_HOW TO COMPLETE THIS TASK_
Transcribe the whole listing below. Pictures do not go in the copy.

[GIVEN INFORMATION — start]

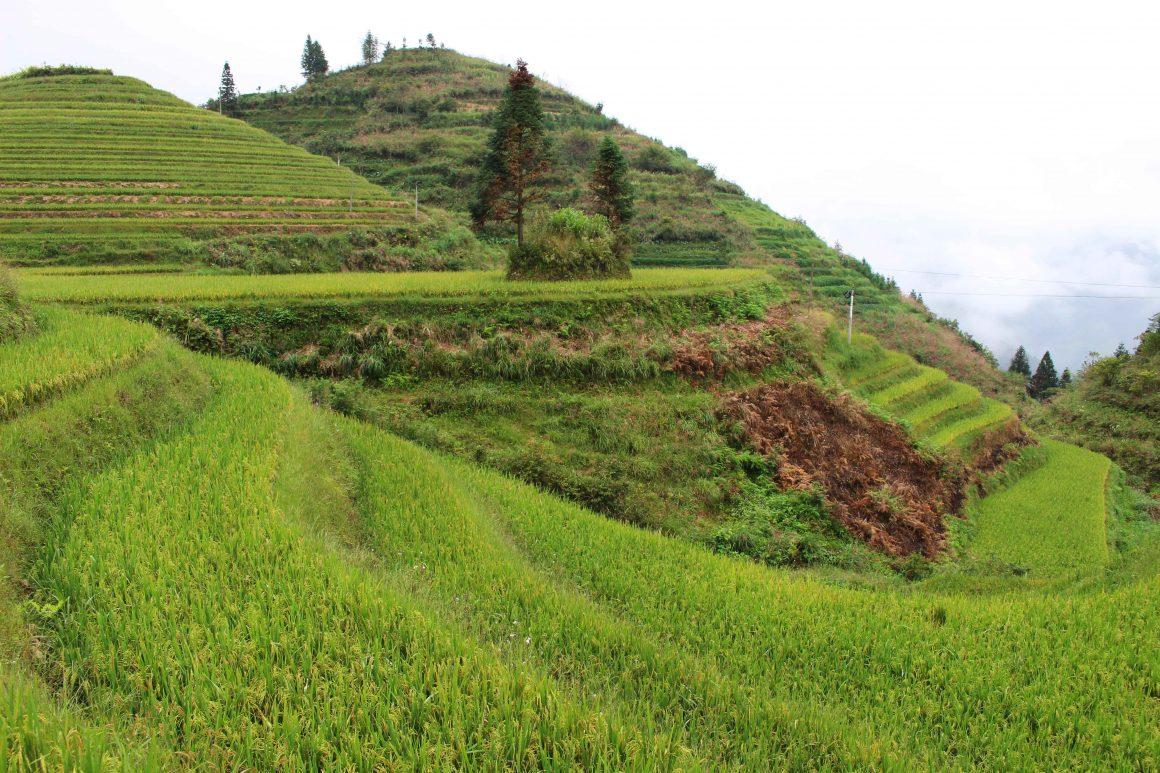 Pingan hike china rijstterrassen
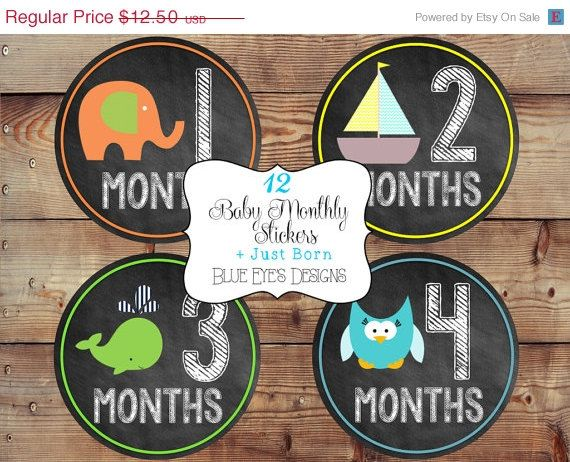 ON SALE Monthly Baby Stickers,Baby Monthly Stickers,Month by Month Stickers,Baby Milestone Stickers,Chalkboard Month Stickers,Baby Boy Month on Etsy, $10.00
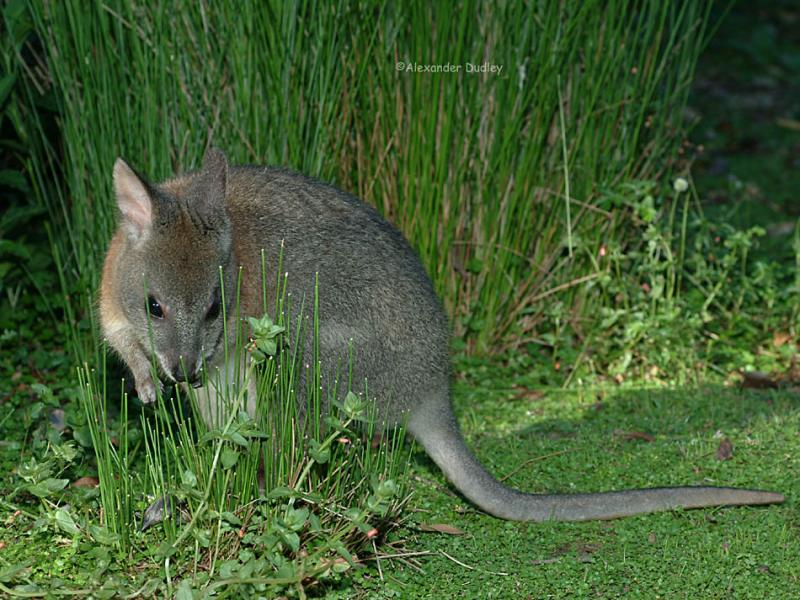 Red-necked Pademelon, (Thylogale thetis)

[GIVEN INFORMATION — finish]

_ANSWER SPACE_
 Pingan hike china rijstterrassen
 ON SALE Monthly Baby Stickers,Baby Monthly Stickers,Month by Month Stickers,Baby Milestone Stickers,Chalkboard Month Stickers,Baby Boy Month on Etsy, $10.00
 Red-necked Pademelon, (Thylogale thetis)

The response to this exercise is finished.